Mustafa İslamoğlu = İşte böylece Biz, İbrahim'e göklerin ve yerin hükümranlığı hakkında bir bakış açısı kazandırdık ki, kalben mutmain kimselerden olsun.
Ömer Nasuhi Bilmen = Ve İbrahim'e şöylece göklerin ve yerin melekutunu gösteriyorduk ki, yakinen bilip inananlardan oluversin.
Ömer Öngüt = Böylece biz İbrahim'e yakîn sahiplerinden olması için, göklerin ve yerin melekûtunu gösteriyorduk.
Şaban Piriş = İbrahim’e sağlam müminlerden olması için, göklerin ve yerin hükümranlığını da şöyle göstermiştik.
Sadık Türkmen = Bir zamanlar Biz İbrahim’e göklerin ve yeryüzünün melekûtunu/yönetimini gösteriyorduk ki, gerçeği görüp bilerek inananlardan olsun.
Seyyid Kutub = Biz İbrahim'e göklerin ve yerin görkemli egemenlik mekanizmasını böylece gösteriyorduk ki, o kesin inançlılardan olsun.
Suat Yıldırım = Biz İbrâhim’e (şirkin çirkinliğini gösterdiğimiz gibi) imanında yakîne, kesinliğe ulaşması için göklerin ve yerin muhteşem hükümranlığını da öylece gösteriyorduk.

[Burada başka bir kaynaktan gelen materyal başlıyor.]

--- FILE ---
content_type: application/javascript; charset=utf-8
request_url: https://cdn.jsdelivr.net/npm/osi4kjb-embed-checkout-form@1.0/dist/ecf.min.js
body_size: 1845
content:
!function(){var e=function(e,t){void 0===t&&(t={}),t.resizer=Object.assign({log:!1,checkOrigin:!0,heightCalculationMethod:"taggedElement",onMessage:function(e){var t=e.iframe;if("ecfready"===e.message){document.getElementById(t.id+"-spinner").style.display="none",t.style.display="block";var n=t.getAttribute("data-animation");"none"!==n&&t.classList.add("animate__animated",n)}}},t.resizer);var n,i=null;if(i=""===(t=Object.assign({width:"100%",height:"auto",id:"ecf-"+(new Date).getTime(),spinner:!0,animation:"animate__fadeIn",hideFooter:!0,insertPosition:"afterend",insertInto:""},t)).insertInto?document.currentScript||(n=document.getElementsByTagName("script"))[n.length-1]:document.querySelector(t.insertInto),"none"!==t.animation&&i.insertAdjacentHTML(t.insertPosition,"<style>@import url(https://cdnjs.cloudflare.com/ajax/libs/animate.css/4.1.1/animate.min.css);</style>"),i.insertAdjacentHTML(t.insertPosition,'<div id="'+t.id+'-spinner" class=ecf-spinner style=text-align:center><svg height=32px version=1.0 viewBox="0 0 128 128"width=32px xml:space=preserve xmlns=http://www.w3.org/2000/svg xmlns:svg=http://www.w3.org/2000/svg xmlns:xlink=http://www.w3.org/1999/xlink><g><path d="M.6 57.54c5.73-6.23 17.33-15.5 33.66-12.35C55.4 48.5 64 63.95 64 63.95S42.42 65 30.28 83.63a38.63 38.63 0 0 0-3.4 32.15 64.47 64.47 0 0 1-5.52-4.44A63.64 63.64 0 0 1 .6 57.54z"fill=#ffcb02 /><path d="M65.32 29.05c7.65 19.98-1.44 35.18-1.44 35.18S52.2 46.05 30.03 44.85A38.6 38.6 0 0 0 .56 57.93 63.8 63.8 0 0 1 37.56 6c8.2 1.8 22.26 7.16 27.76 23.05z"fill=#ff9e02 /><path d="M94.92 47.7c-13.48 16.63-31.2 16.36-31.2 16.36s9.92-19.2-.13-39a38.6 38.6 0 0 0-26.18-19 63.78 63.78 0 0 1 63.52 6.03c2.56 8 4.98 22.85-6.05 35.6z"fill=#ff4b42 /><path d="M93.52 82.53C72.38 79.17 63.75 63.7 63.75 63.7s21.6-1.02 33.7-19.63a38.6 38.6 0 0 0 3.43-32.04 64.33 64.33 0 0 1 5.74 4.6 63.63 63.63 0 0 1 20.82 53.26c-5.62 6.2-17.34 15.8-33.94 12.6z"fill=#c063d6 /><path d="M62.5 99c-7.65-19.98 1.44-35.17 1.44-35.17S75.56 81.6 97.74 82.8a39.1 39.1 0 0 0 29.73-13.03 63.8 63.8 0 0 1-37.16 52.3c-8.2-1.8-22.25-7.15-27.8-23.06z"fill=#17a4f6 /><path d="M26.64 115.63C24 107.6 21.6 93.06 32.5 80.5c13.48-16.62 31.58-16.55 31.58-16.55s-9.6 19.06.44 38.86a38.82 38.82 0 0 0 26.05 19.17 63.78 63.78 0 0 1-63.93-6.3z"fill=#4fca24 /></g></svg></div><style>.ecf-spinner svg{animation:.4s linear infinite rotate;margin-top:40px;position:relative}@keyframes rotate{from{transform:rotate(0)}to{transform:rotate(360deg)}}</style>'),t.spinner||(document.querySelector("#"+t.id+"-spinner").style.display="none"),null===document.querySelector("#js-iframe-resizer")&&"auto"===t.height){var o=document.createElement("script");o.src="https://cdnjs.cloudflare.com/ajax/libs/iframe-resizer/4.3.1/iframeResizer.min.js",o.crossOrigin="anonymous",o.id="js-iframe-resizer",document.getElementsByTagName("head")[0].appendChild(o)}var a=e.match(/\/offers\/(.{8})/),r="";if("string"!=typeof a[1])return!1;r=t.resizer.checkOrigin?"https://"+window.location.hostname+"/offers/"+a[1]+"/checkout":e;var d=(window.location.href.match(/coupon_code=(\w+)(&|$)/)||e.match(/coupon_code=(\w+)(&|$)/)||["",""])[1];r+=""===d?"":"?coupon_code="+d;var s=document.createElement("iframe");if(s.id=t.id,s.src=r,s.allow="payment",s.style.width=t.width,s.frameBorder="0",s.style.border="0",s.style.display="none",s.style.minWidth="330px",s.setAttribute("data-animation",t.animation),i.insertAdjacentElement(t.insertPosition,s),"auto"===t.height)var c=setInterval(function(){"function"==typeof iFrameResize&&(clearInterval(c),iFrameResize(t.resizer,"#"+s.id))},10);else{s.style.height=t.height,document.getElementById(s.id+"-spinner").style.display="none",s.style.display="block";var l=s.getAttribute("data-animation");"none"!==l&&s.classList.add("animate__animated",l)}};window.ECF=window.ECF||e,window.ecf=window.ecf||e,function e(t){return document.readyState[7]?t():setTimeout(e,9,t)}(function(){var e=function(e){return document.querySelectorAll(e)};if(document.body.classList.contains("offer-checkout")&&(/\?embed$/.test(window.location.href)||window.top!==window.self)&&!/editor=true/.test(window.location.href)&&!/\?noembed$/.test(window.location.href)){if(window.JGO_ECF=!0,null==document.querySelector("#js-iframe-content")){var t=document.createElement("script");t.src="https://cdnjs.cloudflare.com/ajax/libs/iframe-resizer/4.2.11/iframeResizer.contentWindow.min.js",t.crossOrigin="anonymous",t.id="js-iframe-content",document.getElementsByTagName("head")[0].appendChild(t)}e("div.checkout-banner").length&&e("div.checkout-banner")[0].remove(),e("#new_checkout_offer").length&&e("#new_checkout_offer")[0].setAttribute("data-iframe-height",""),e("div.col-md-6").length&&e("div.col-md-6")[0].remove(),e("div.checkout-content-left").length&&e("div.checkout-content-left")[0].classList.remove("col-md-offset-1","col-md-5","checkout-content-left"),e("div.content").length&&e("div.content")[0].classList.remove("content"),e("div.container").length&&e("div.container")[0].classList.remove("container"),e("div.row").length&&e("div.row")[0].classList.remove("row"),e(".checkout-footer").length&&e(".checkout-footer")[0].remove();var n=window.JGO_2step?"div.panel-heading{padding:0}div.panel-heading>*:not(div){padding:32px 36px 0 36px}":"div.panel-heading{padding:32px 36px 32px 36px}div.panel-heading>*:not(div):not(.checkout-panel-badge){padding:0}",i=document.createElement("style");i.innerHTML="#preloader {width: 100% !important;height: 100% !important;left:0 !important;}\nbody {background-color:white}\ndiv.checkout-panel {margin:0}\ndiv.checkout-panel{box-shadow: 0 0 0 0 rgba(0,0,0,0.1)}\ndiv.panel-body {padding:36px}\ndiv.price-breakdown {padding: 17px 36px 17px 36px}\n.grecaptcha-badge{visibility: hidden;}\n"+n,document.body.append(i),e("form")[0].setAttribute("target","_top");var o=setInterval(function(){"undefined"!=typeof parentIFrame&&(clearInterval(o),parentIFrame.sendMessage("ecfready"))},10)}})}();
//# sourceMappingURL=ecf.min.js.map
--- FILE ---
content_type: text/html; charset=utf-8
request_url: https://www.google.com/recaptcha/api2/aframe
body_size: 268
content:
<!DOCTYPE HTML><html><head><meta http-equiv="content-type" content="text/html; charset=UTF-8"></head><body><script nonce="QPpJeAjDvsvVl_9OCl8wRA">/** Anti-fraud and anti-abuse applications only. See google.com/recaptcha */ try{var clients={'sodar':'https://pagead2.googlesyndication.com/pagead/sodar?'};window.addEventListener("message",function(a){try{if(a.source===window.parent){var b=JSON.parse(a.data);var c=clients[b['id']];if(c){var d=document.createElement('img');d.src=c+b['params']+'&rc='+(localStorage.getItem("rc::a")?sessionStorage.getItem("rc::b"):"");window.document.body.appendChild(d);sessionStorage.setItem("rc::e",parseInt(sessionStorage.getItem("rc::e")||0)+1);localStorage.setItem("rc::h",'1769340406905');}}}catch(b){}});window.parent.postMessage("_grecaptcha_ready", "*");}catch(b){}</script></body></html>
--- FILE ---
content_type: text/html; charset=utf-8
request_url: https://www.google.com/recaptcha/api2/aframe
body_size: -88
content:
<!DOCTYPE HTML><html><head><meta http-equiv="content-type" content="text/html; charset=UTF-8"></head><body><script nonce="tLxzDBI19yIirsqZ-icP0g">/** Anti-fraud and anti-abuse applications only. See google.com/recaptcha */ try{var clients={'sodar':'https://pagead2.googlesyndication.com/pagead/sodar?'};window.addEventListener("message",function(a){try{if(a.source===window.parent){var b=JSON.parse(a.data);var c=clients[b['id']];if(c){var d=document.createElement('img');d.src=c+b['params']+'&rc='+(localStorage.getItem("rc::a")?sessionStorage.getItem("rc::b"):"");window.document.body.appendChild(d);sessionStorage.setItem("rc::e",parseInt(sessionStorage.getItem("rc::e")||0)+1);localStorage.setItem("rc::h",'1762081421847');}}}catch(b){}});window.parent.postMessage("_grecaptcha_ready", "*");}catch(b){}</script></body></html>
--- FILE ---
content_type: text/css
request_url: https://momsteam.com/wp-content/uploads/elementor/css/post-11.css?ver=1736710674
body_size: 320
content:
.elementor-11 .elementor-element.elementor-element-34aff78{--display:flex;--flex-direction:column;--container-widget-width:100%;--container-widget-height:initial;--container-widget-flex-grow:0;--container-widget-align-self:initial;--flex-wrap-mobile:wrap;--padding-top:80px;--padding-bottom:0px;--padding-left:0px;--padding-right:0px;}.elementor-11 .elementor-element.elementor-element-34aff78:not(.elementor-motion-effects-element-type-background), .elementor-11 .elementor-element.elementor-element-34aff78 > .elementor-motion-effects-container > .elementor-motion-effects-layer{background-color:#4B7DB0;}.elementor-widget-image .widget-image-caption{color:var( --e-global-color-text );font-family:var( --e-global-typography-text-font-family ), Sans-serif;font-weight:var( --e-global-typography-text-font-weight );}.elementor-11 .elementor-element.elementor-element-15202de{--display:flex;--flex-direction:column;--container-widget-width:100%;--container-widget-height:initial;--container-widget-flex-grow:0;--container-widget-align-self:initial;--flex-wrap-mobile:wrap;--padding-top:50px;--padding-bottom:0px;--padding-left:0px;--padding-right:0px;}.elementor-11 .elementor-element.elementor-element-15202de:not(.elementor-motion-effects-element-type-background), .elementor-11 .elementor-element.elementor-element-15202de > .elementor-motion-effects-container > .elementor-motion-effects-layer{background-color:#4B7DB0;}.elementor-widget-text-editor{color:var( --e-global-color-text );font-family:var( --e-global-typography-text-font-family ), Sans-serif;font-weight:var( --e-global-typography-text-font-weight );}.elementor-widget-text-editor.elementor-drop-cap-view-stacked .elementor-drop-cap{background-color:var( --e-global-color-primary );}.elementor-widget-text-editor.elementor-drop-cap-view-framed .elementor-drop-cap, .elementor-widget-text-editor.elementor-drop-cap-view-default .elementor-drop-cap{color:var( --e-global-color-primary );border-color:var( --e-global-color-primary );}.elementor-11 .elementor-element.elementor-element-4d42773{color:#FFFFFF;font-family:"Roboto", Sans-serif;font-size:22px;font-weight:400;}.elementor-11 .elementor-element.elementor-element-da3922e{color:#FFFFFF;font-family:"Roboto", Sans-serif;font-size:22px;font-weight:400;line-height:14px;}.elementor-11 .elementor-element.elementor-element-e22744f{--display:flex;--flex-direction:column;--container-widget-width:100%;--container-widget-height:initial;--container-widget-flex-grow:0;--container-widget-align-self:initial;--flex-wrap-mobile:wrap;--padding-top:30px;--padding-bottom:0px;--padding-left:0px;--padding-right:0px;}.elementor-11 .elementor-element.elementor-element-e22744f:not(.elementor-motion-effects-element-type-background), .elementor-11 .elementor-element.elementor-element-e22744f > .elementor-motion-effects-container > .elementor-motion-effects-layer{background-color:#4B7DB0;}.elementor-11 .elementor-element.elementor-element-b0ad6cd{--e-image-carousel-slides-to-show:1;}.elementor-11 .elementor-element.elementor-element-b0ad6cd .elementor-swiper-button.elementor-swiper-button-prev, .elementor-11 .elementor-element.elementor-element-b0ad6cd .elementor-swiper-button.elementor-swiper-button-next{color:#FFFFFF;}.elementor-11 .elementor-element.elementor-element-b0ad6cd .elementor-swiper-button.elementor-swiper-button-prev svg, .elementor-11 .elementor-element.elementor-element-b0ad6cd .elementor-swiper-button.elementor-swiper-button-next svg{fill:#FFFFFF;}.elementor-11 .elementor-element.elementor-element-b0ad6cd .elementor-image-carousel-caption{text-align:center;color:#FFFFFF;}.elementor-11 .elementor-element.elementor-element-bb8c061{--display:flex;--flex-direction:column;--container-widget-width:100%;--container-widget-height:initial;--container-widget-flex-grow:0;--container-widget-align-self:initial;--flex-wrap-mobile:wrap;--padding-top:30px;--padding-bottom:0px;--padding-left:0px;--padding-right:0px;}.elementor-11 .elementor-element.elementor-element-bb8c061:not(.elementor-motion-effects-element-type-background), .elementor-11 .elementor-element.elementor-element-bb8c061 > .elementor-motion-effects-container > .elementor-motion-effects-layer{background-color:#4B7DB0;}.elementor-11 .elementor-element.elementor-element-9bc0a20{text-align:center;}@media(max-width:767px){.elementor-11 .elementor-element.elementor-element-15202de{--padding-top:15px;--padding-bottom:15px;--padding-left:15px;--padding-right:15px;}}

Süleyman Ateş = Böylece biz İbrâhim'e göklerin ve yerin melekûtunu (büyük ve hârikulâde muhteşem varlıklarını) gösteriyorduk ki, kesin inananlardan olsun.
Tefhim-ul Kuran = İşte böyle İbrahim'e göklerin ve yerin melekûtunu gösteriyorduk ki, yakîn sahiplerinden olsun.
Ümit Şimşek = Kesin bir imana erişmesi için, İbrahim'e Biz böylece göklerin ve yerin melekûtunu gösterdik.
Yaşar Nuri Öztürk = Böylece biz İbrahim'e göklerin ve yerin melekûtunu gösteriyorduk ki, gerçeği görüp bilerek inananlardan olsun.
İskender Ali Mihr = Ve böylece Biz, İbrâhîm’e onun mûkınîn (yakîn hasıl edenlerden) olması için yerin ve göklerin (semaların) melekûtunu gösteriyoruz (gösteriyorduk).
İlyas Yorulmaz = Böylece göklerin ve yerin hakimiyetinin delillerini, tam bir kanaat getirmesi için gösterdik.